Ionomics meaures micro nutrients required for life in a high throughput system.  Ionomics can also be used detect toxins.

A recent project was a genome-wide analysis of ionomic gene function in yeast using 12k different strains.  It look about a year to gather the data.  There are many ways to mine this data. Without CI using the data is impossible.

The evolution of this took about 10 years.  It started on Excel, then went to Access.  Then it went online with the E enterprise center, and has gotten more sophisticated since then.  Currently, the data and the metadata are stored in a relational database.

www.ionomicsHUB.org is where the yeast (and other) data lives.

NSF would not have been as keen to fund research if there was not CI in place.

Matt Potrawski, Purdue Center for Prediction of Reliability

The Center for Prediction of Reliablility is DOE funded, 21.2M for 5 years. There are 35-40 faculty, staff, grad students, and post docs.  MEMS (the items they test) are now in laptops and cellphones.  There are stringent requirements that the chips must survive:

  • billions of cycles
  • dynamic impact conditions
  • high g, up to 30k g over milliseconds
  • -50 C to 800 C

All of these are good for simulations.  Much of the simulations deal with uncertainty in inputs and outputs.

CI at Purdue

No comments
  • Some of the HPC nodes at Purdue are purchased by researchers on campus.  There have been 16 repeat purchasers so far.
  • For  every faculty member on the node, there are 6-7 total users, including students.  There has been about 1 million in savings because of bargaining power with vendors.
  • HUBzero platform is used for scientific collaboration.
  • There is a multi-institutional condor pool uses computers when they are sitting idle on desks.

In the classroom there are many CI tools.  One of the tools is called a clicker.  It looks somewhat like a remote control.  There are many ways to use this, and instructors have to be trained on ways to use it, and what it can be used for.

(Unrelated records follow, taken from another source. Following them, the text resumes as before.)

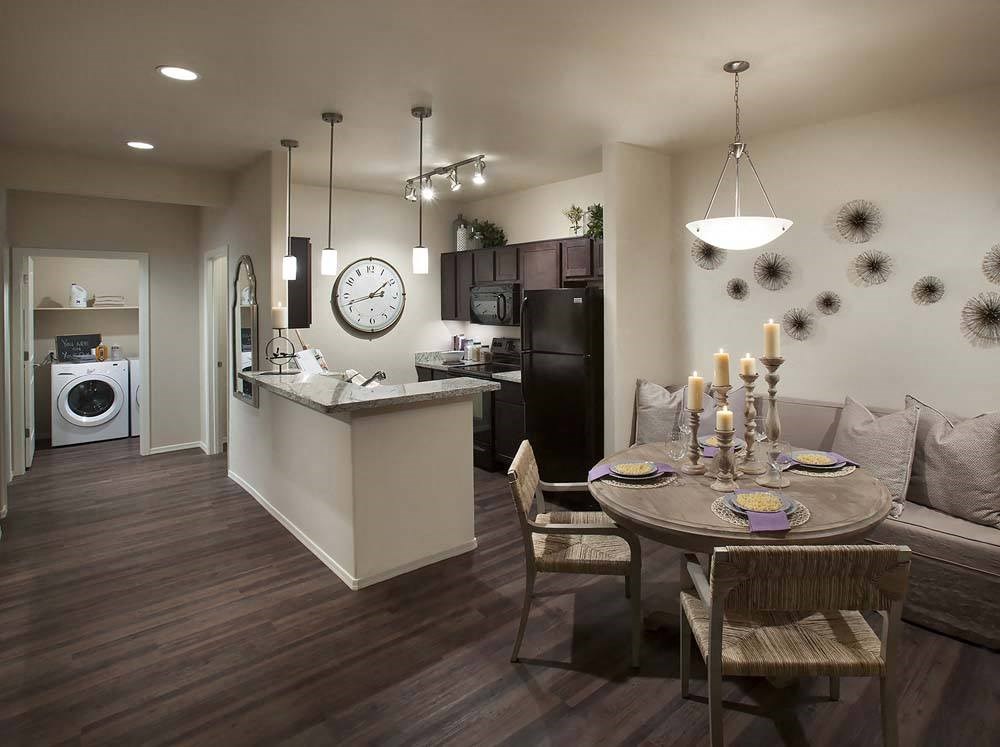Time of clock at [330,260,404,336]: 1:42
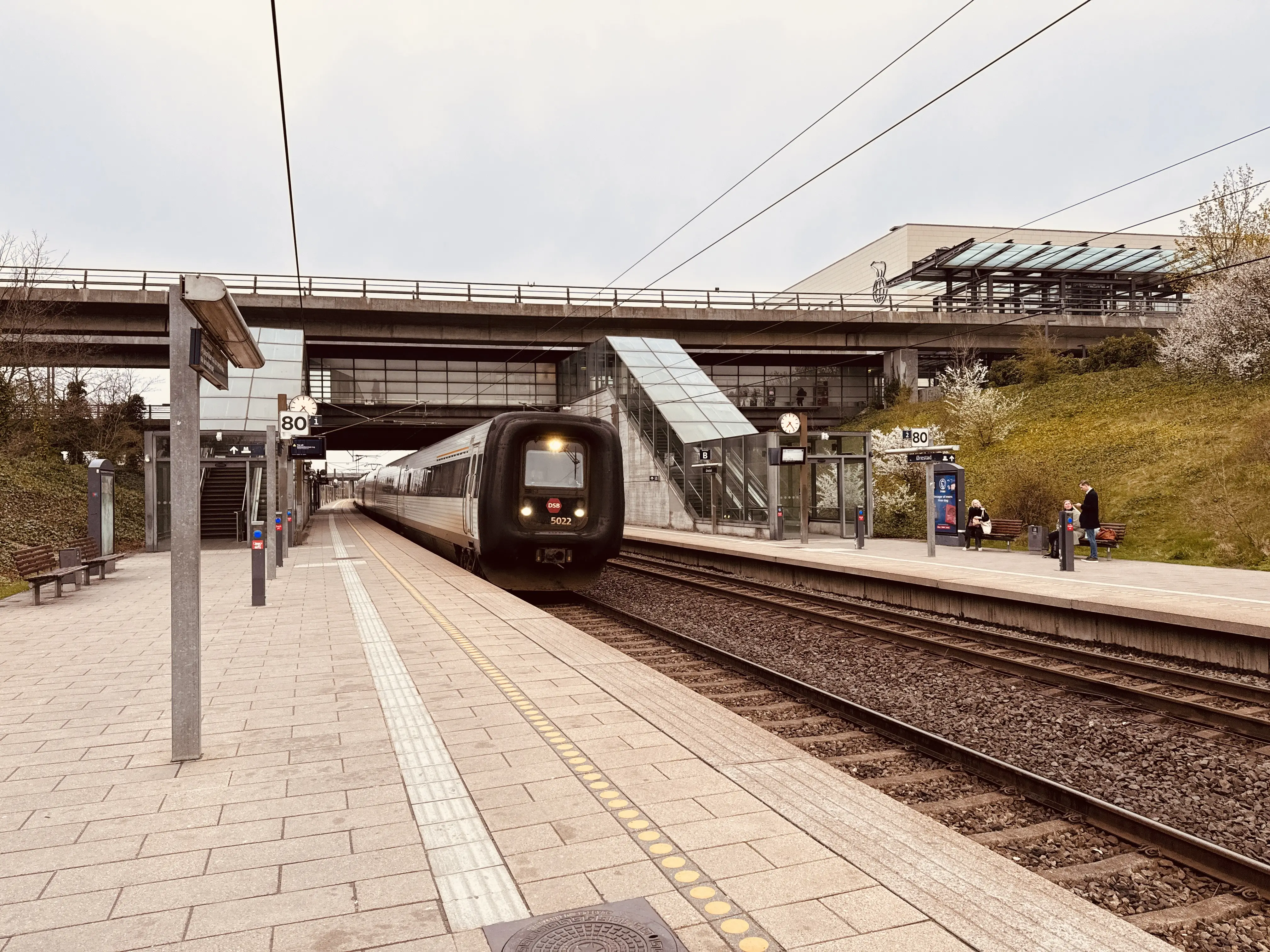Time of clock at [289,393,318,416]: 7:23
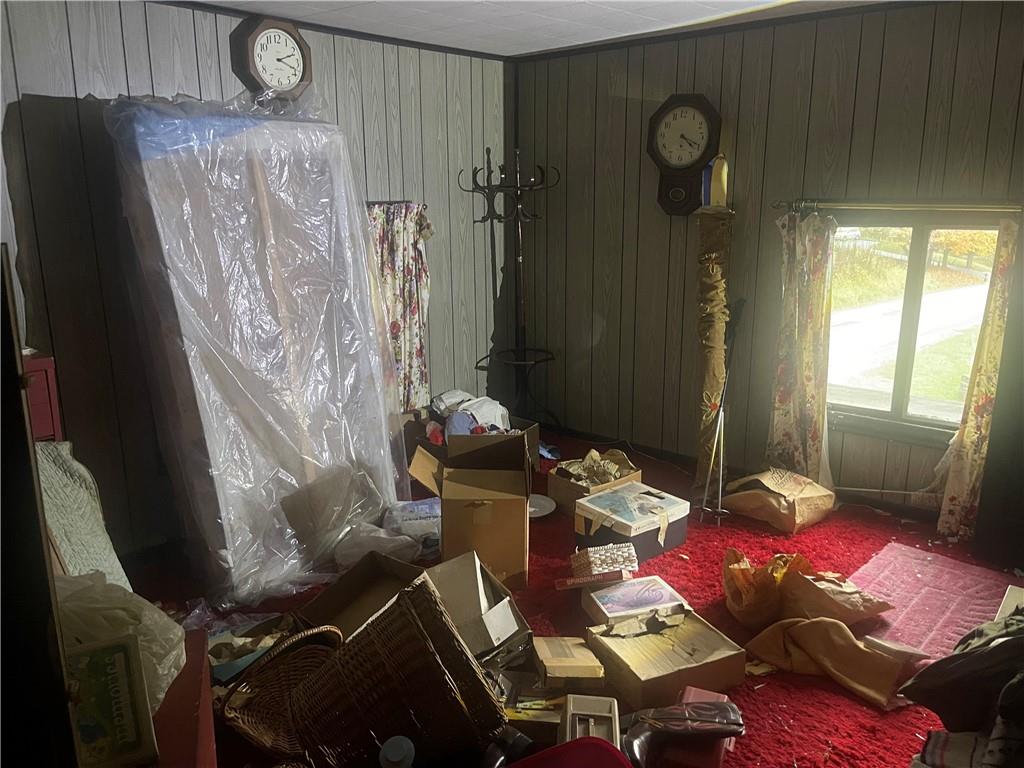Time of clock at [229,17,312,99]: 2:18
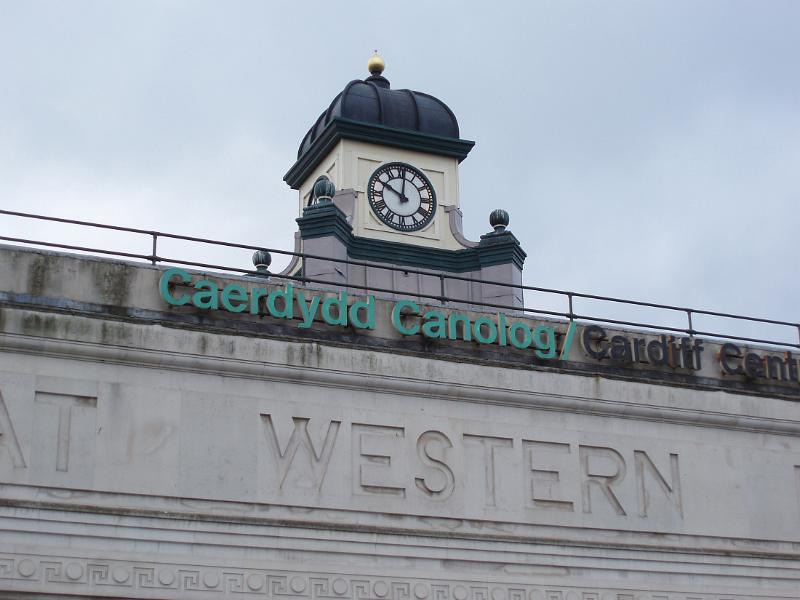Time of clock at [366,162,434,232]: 10:00
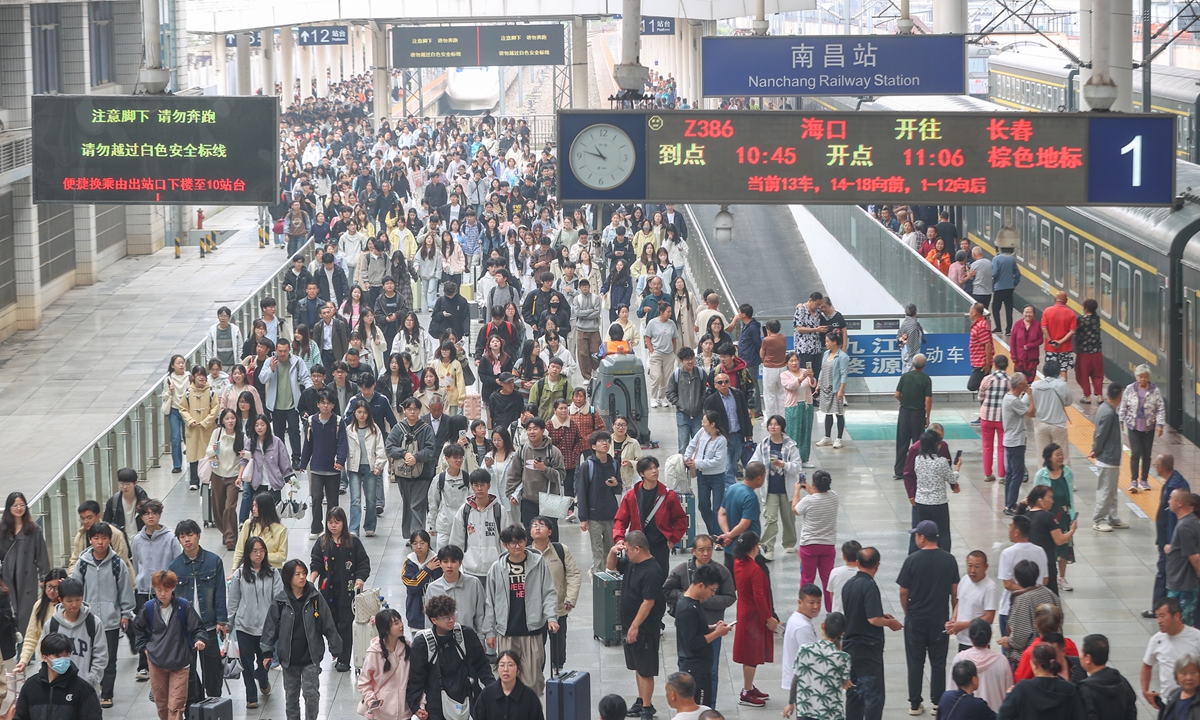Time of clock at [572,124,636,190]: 10:47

Signals is a system to identify students at risk for failing.  A email goes out to the student.  The eventual goal is to identify behavior that means a student is at risk of failing and show them where to get help.

There are some tools that work on cell phones as well as computers. Mixable is the newest one.  One thing Mixable does is give students the option of seeing who is enrolled in the class so they can talk.  At the end of the semester, they can leave the class group.

DoubleTake uses video on phones.  Those videos are cumbersome to send through email, so DT provides a repository as well as a grading rubric for the submitted videos.

  • ImpactEarth models what would happen if an asteroid hit the earth.

What to do about CI’s life cycle?  Look for similar problems.  The ideas for products come from staff themselves.  They can’t support everything, or all they will do is software support.  They look for common problems.

A comment from the audience: Not all faculty use the same version of the clicker.  Students have to buy multiple versions of the hardware.  Adding to the confusion, the computer version of the clicker is cheaper than the physical version, but not all faculty know about the computer version.

Donna Cox got an MFA and then started programming in 1985, and was talking to scientists in 1981. Her interest is numerical modeling.  We as a culture are developing a new visual language over time.  She calls them visaphors, digital visual metaphors.  Facebook is teaching us how visualization works, while at the same time being a visualization itself.

There was a tornado simulation that showed a second tornado.  The visualization was useful for debugging the mathematics.  This is an example of how some data can only be understood through the CI process.  We can also share the data sets with others, and others bring a fresh perspective to problems.

She and her team helped make Hubble 3D IMAX.  There was so much data modeling based on Hubble data.  Amazing!!

It is much easier to collect and store data than to analyze it.